Che was critical of the Soviet method of relying too heavily on material incentives and coercion to increase production. He felt this drove socialist society further away from its goal of removing alienation and cemented capitalist methods of work. Che argued that moral incentives had to be used as well as material ones during the transition from capitalism to socialism.

Of course, moral incentives require political conviction and a dialogue between workers and the revolutionary party. In an undemocratic society such as the Soviet Union, where the leadership was removed from the masses by bureaucratic privilege and where the political freedom of the masses was kept in check by the fear of persecution, moral incentives had little effect. Why should people work hard for such a system?

In revolutionary Cuba, however, moral incentives were emphasised in attempts to help development. In contrast to the Soviet Union, the workers would enjoy the fruits of their efforts and would control how they would benefit society, rather than have them taken away.

Che was an enthusiastic advocate of voluntary work and regularly set a personal example, taking to the countryside and participating in these schemes. There are photos of Che cutting cane, working as a stevedore, driving a farm tractor and working in the mines. Unlike Australia's treasurer Peter Costello, who would probably regard physical labour with disdain, Cuba's treasurer worked side by side with other workers down a mine or in the fields.

In the 1970s the Cuban government moved away from the moral incentives promoted by Che and copied more closely the Soviet economic model. But in 1986 Cuba reconsidered and embarked on a "return to Che". Strengthening workers' democracy and voluntary work were again seen as an essential element in economic development.
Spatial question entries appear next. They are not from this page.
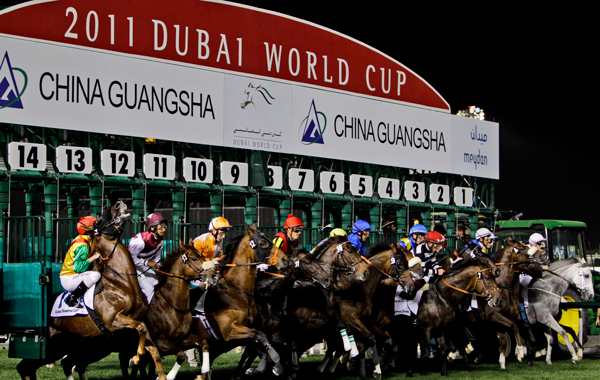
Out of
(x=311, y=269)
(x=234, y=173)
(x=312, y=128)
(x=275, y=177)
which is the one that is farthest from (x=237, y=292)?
(x=312, y=128)

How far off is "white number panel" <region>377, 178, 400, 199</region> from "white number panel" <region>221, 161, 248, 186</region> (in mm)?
5171

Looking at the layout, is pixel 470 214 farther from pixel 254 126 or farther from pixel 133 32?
pixel 133 32

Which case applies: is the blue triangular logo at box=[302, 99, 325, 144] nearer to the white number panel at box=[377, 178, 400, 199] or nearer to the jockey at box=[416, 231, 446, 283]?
the white number panel at box=[377, 178, 400, 199]

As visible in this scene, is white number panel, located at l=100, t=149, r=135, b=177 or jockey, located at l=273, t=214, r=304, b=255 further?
white number panel, located at l=100, t=149, r=135, b=177

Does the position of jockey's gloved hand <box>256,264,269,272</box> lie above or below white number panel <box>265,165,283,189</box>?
below

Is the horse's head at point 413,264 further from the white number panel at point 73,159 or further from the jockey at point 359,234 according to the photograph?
the white number panel at point 73,159

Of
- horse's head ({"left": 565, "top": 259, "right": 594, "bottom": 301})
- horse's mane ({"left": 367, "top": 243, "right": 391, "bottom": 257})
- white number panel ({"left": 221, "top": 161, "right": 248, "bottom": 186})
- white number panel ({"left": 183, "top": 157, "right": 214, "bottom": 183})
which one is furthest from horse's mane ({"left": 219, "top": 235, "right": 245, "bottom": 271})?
horse's head ({"left": 565, "top": 259, "right": 594, "bottom": 301})

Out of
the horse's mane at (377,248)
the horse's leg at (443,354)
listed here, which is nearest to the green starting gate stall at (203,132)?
the horse's mane at (377,248)

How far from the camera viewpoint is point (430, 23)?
27.3m

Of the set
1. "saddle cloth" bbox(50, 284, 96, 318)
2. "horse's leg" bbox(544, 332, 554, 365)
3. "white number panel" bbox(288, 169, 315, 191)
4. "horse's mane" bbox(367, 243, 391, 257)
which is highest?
"white number panel" bbox(288, 169, 315, 191)

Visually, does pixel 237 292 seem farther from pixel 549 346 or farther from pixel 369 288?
pixel 549 346

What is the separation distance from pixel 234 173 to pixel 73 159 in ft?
13.7

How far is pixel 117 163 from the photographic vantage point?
16.3m

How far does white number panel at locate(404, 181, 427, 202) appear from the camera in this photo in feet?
76.6
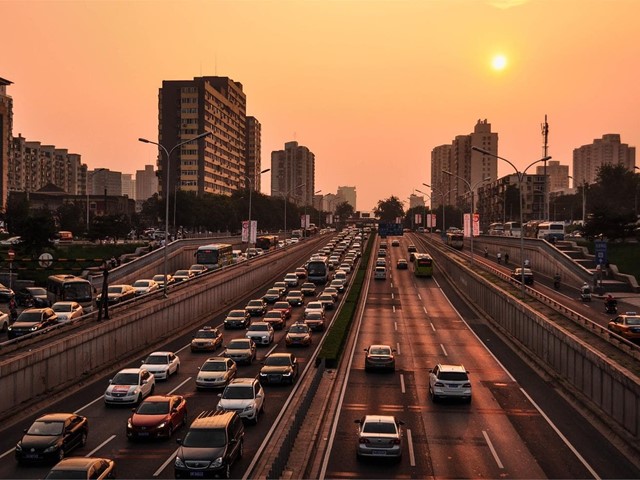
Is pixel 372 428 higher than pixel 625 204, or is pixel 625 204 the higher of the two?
pixel 625 204

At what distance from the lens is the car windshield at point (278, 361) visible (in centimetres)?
3353

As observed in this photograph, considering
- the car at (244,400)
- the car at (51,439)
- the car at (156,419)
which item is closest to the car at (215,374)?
the car at (244,400)

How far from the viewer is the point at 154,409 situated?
2436 cm

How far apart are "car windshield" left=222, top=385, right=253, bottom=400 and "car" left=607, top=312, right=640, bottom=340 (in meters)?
24.6

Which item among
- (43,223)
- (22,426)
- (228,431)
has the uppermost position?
(43,223)

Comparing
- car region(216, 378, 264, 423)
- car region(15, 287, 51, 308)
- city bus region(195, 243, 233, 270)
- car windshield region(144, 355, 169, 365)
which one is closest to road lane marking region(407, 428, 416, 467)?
car region(216, 378, 264, 423)

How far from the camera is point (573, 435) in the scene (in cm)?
2505

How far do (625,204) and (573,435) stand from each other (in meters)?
142

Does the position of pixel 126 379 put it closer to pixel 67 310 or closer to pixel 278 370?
pixel 278 370

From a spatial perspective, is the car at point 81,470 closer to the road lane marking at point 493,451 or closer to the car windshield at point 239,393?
the car windshield at point 239,393

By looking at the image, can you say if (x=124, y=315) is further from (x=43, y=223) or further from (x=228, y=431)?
(x=43, y=223)

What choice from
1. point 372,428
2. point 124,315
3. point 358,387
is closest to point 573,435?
point 372,428

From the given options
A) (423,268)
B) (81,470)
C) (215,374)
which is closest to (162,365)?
(215,374)

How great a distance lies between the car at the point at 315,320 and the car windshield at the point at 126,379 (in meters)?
22.2
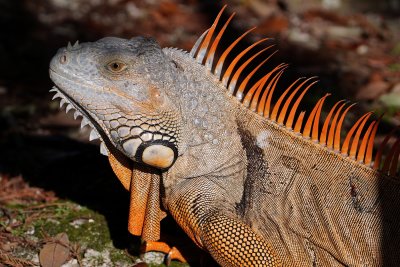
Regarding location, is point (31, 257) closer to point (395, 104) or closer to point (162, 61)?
point (162, 61)

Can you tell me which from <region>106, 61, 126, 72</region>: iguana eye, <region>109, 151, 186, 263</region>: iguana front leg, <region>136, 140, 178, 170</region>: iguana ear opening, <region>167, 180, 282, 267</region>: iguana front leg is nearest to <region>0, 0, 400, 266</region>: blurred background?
<region>109, 151, 186, 263</region>: iguana front leg

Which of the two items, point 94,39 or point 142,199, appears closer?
point 142,199

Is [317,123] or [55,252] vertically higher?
[317,123]

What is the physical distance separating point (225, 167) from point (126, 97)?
2.74 ft

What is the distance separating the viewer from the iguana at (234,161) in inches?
168

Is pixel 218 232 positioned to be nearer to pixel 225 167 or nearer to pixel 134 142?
pixel 225 167

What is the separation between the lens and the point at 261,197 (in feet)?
14.8

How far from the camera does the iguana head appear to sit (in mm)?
4363

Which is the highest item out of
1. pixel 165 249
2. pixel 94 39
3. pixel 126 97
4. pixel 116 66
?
pixel 94 39

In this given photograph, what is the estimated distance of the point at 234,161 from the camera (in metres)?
4.55

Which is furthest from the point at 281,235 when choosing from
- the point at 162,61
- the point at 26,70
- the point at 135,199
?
the point at 26,70

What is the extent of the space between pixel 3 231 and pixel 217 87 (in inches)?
84.9

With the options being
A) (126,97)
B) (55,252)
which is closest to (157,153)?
(126,97)

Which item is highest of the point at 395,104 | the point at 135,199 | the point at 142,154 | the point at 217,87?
the point at 395,104
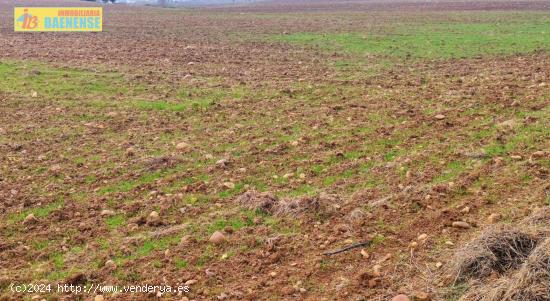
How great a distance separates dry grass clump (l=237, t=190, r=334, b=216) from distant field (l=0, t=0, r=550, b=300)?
26mm

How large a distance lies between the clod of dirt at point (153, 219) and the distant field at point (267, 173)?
0.09 feet

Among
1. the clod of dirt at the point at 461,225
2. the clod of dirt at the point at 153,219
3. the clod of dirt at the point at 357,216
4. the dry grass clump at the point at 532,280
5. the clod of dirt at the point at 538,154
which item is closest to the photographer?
the dry grass clump at the point at 532,280

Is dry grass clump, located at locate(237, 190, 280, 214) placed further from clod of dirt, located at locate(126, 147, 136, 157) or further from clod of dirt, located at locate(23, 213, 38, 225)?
clod of dirt, located at locate(126, 147, 136, 157)

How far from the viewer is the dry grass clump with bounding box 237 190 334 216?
684cm

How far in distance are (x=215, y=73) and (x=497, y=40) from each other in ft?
Result: 43.9

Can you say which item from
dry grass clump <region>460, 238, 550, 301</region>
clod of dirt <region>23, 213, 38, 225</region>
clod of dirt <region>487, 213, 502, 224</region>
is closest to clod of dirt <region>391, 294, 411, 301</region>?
dry grass clump <region>460, 238, 550, 301</region>

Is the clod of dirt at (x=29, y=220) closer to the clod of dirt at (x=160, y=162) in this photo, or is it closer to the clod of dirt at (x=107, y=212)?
the clod of dirt at (x=107, y=212)

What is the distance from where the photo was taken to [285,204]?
22.8ft

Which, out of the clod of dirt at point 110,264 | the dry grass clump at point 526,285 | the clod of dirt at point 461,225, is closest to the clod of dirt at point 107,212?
the clod of dirt at point 110,264

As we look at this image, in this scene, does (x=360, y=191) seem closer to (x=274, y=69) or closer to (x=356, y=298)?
(x=356, y=298)

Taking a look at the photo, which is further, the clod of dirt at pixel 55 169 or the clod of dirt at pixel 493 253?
the clod of dirt at pixel 55 169

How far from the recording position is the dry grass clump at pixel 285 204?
22.5 feet

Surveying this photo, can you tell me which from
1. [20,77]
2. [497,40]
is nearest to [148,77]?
[20,77]

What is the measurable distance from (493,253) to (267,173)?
4083mm
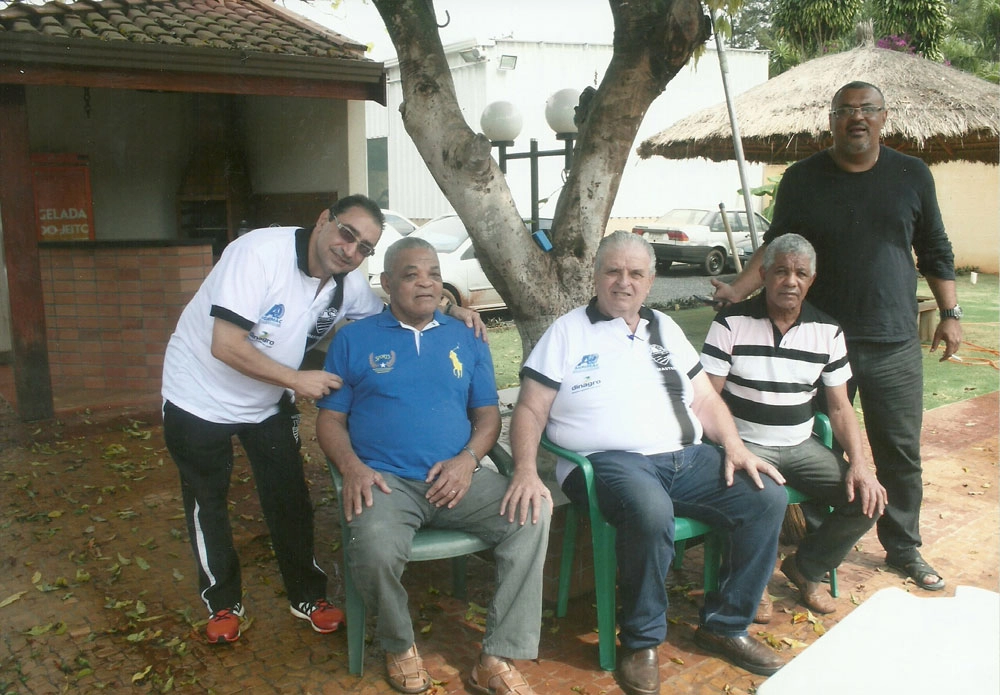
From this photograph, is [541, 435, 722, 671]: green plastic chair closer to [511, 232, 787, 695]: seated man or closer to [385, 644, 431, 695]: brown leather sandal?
[511, 232, 787, 695]: seated man

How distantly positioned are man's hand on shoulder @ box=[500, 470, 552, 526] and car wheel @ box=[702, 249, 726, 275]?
16.4 meters

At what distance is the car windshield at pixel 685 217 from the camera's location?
19234 millimetres

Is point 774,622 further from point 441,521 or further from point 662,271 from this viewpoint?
point 662,271

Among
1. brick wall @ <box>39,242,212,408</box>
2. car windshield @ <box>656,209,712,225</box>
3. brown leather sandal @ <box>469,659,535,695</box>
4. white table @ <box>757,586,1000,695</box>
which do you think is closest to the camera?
white table @ <box>757,586,1000,695</box>

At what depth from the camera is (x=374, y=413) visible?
315 cm

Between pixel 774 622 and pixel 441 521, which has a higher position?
pixel 441 521

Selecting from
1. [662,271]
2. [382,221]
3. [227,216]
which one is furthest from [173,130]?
[662,271]

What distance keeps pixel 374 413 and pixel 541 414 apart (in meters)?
0.62

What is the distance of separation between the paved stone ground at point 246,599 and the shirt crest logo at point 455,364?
102 cm

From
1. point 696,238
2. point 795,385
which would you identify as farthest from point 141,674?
point 696,238

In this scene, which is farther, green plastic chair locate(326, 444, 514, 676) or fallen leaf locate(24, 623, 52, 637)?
fallen leaf locate(24, 623, 52, 637)

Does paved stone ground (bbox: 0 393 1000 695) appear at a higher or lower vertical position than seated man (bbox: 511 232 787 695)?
lower

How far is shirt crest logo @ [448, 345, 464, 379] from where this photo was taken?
326cm

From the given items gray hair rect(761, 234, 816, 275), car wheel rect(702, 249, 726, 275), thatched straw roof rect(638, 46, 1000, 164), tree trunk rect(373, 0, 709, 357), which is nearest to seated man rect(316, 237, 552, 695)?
tree trunk rect(373, 0, 709, 357)
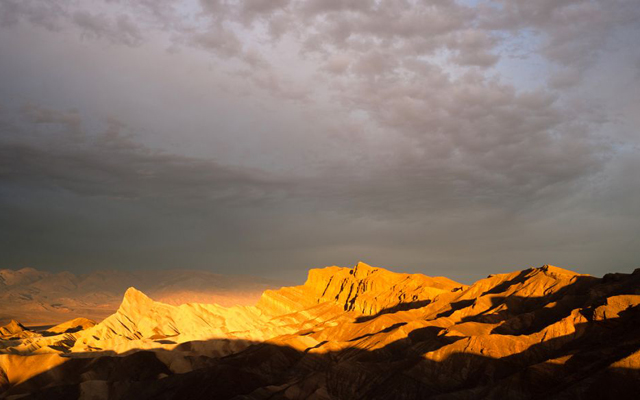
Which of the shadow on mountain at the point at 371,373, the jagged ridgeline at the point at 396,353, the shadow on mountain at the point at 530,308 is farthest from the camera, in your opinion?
the shadow on mountain at the point at 530,308

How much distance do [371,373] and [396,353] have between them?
14.1 metres

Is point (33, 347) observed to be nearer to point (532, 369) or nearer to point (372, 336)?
point (372, 336)

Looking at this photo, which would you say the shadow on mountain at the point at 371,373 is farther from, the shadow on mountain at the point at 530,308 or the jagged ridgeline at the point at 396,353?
the shadow on mountain at the point at 530,308

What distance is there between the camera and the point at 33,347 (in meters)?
128

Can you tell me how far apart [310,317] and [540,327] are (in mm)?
88344

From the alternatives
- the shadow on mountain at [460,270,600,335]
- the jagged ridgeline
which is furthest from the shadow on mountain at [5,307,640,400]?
the shadow on mountain at [460,270,600,335]

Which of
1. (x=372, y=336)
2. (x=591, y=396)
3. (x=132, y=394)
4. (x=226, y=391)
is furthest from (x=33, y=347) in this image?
(x=591, y=396)

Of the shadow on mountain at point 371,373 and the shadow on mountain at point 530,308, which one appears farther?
the shadow on mountain at point 530,308

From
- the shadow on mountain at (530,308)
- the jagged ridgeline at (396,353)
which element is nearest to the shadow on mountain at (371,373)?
the jagged ridgeline at (396,353)

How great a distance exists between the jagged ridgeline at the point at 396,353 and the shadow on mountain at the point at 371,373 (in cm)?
21

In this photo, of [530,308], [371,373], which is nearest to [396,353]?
[371,373]

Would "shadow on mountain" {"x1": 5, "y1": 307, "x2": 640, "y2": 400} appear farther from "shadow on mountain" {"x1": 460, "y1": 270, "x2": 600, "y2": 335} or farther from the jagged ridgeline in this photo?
"shadow on mountain" {"x1": 460, "y1": 270, "x2": 600, "y2": 335}

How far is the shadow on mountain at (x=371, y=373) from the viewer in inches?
2864

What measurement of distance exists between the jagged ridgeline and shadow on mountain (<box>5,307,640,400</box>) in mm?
215
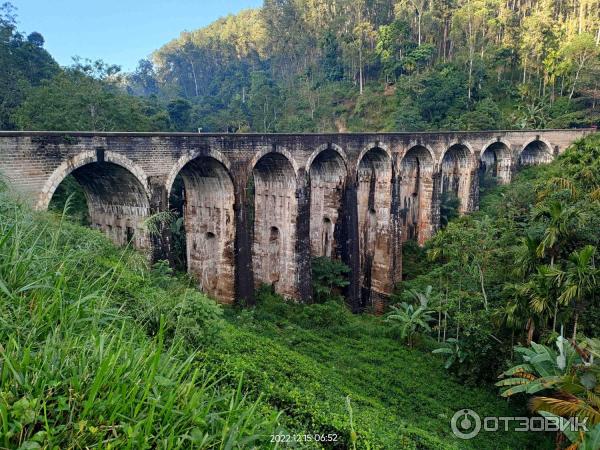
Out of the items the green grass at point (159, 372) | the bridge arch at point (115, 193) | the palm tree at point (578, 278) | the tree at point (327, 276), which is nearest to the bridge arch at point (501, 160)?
the tree at point (327, 276)

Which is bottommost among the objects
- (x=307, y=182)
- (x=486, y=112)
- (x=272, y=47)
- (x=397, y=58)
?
(x=307, y=182)

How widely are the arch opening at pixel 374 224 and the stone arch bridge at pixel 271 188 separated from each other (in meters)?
0.05

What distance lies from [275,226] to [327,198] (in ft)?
10.6

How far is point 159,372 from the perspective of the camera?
312 cm

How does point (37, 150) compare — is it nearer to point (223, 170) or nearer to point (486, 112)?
point (223, 170)

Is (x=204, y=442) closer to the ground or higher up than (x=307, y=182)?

It was not only in the sphere of economic planning that Che challenged Stalinism; it was also in his spirit of revolutionary internationalism. Che's genuine commitment to humanity made him an opponent of Stalinism and all its treacherous methods.

The 1960s were a period of deep tensions between the US and the USSR. The wars in Korea and then Vietnam had shown the lengths to which the USA would go to contain the threat of revolution. In 1961 Cuba faced its own onslaught — a US-sponsored invasion at the Bay of Pigs. The USSR, meanwhile, pursued a policy of "peaceful co-existence": the survival of new revolutions was to be traded for the security of the USSR.

Che and the Cubans rejected this insular, and counter-revolutionary, view. For Che, the revolution did not belong to any one country; it was an international movement. Taking great inspiration from the Vietnamese revolutionaries, Che called for "one, two, many Vietnams", a call which echoed throughout Latin America and the world.